- EXCERPTED TEXT -
- Opening Delimiter -

Re: entire cluster dies with EOFException

Posted by Raúl Gutiérrez Segalés <rg...@itevenworks.net>.

well, not transaction rate but transaction count.. you can get the rate out
of that :-D


-rgs


On 7 July 2014 09:50, Raúl Gutiérrez Segalés <rg...@itevenworks.net> wrote:

> On 7 July 2014 09:39, Aaron Zimmerman <az...@sproutsocial.com> wrote:
>
>> What I don't understand is how the entire cluster could die in such a
>> situation.  I was able to load zookeeper locally using the snapshot and
>> 10g
>> log file without apparent issue.
>
>
> Sure, but it's syncing up with other learners that becomes challenging
> when having either big snapshots or too many txnlogs, right?
>
>
>>  I can see how large amounts of data could
>> cause latency issues in syncing causing a single worker to die, but how
>> would that explain the node's inability to restart?  When the server
>> replays the log file, does it have to sync the transactions to other nodes
>> while it does so?
>>
>
> Given that your txn churn is so big, by the time it finished up reading
> from disc it'll need
> to catch up with the quorum.. how many txns have happened by that point?
> By the way, we use
> this patch:
>
> https://issues.apache.org/jira/browse/ZOOKEEPER-1804
>
> to measure transaction rate, do you have any approximation of what your
> transaction rate might be?
>
>
>>
>> I can alter the settings as has been discussed, but I worry that I'm just
>> delaying the same thing from happening again, if I deploy another storm
>> topology or something.  How can I get the cluster in a state where I can
>> be
>> confident that it won't crash in a similar way as load increases, or at
>> least set up some kind of monitoring that will let me know something is
>> unhealthy?
>>
>
> I think it depends on what your txn rate is, lets measure that first I
> guess.
>
>
> -rgs
>

RE: entire cluster dies with EOFException

Posted by FPJ <fp...@yahoo.com.INVALID>.

Thanks for reporting back, Aaron. Shall we close the jira you created?

-Flavio

> -----Original Message-----
> From: Aaron Zimmerman [mailto:azimmerman@sproutsocial.com]
> Sent: 14 July 2014 16:21
> To: user@zookeeper.apache.org
> Subject: Re: entire cluster dies with EOFException
> 
> Closing the loop on this, It appears that upping the initLimit did resolve the
> issue.  Thanks all for the help.

- Closing Delimiter -

Web page image captions
- Opening Delimiter -

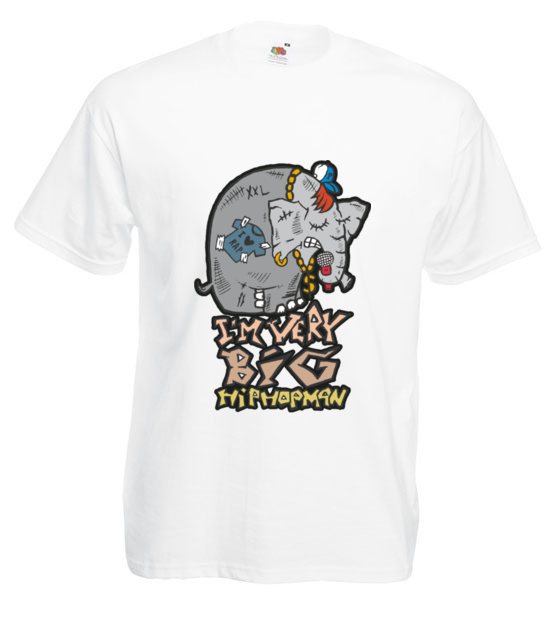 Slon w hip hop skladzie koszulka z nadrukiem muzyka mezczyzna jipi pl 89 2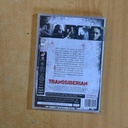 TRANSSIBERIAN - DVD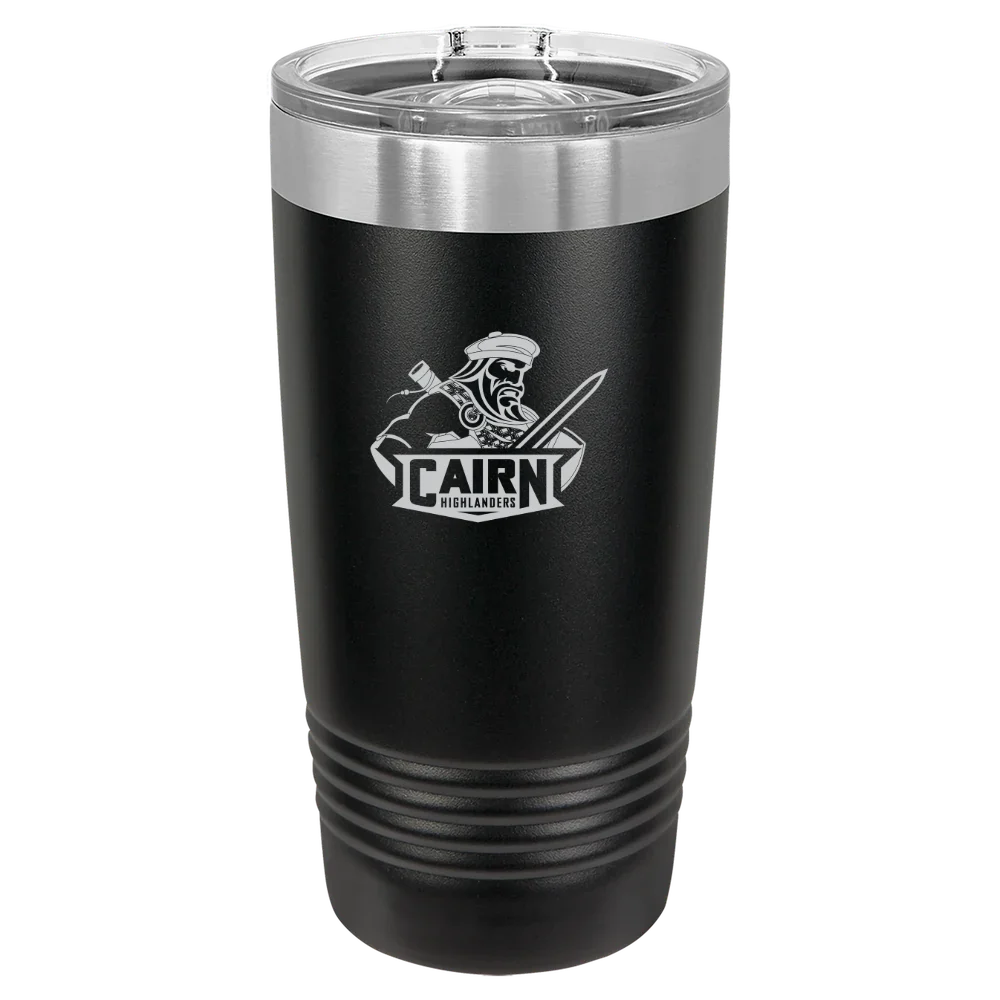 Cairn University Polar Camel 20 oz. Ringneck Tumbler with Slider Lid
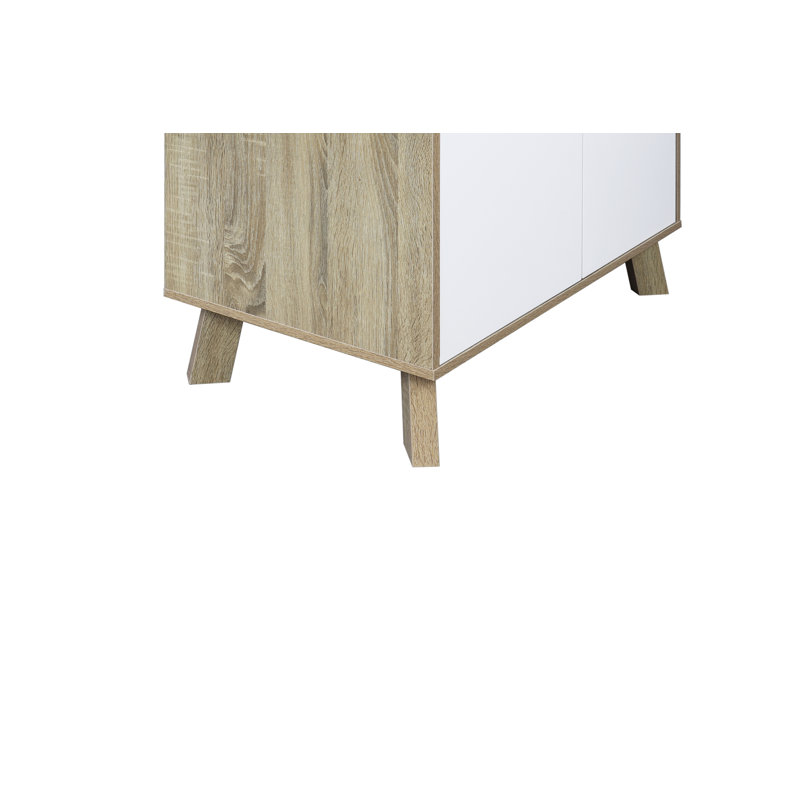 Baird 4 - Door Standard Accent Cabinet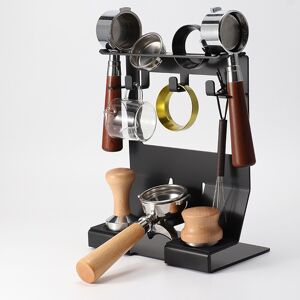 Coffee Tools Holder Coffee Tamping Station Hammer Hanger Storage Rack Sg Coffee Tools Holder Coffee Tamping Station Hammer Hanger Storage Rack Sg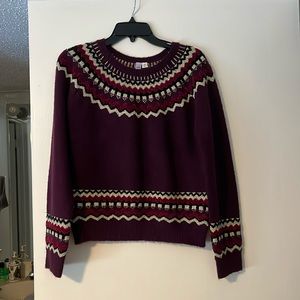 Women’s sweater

- Closing Delimiter -

Translate this sentence from the thread above into Spanish: "I was able to load zookeeper locally using the snapshot and 10g log file without apparent issue."

Pude cargar zookeeper localmente usando la instantánea y el archivo de registro de 10g sin problemas aparentes.